Zugmonitor-Analyse Warum die Bahn zu spät kommt

Im Winter ist die Bahn besonders unpünktlich? Am Abend sind mehr Züge spät dran? Liegt es an den vielen Baustellen? Viele Annahmen über die Pünktlichkeit der Bahn erweisen sich als nicht haltbar. Welchen Einfluss Wetter, Tageszeit und Wochentag den Statistiken zufolge haben - und welche Schuld die Bahn an den meisten Verspätungen trägt.

Von Wolfgang Jaschensky

Der 9. Dezember 2012 war ein mieser Tag für die Deutsche Bahn. Die Auswertung des SZ-Zugmonitors zeigt: So unpünktlich wie an diesem Sonntag war die Bahn an keinem anderen Tag im vergangenen Jahr. 80 Tage Verspätung fuhren die Fernzüge zwischen Flensburg und Freiburg nur an diesem einen Tag ein. Mehr als 40 Prozent aller Züge kamen am Ende unpünktlich an und wenn ein Zug verspätet war, dann durchschnittlich gleich eine halbe Stunde. Das alles sind Rekordwerte für die 365 Tage der SZ.de-Auswertung der Zugmonitor-Daten zwischen April 2012 und März 2013.

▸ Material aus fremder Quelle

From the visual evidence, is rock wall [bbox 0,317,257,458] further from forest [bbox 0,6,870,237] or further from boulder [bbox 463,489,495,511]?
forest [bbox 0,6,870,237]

Warum aber war die Bahn ausgerechnet am 9. Dezember so unpünktlich? Wer den Tag im Zugmonitor nachverfolgt, sieht: Am Morgen ist noch alles im Ordnung. Um 7 Uhr fahren 85 von 106 Fernzügen pünktlich - eine Quote von 80,2 Prozent (die Angaben werden im linken unteren Ende des Zugmonitors angezeigt) und damit ziemlich nah am Jahresschnitt der Bahn. Im Laufe des Tages wird der Zugmonitor immer röter - die Züge also immer unpünktlicher. Nach 13 Uhr fällt die Quote unter 50 Prozent, gegen 18 Uhr sind weniger als 30 Prozent aller Fernzüge pünktlich, später sogar unter 20 Prozent.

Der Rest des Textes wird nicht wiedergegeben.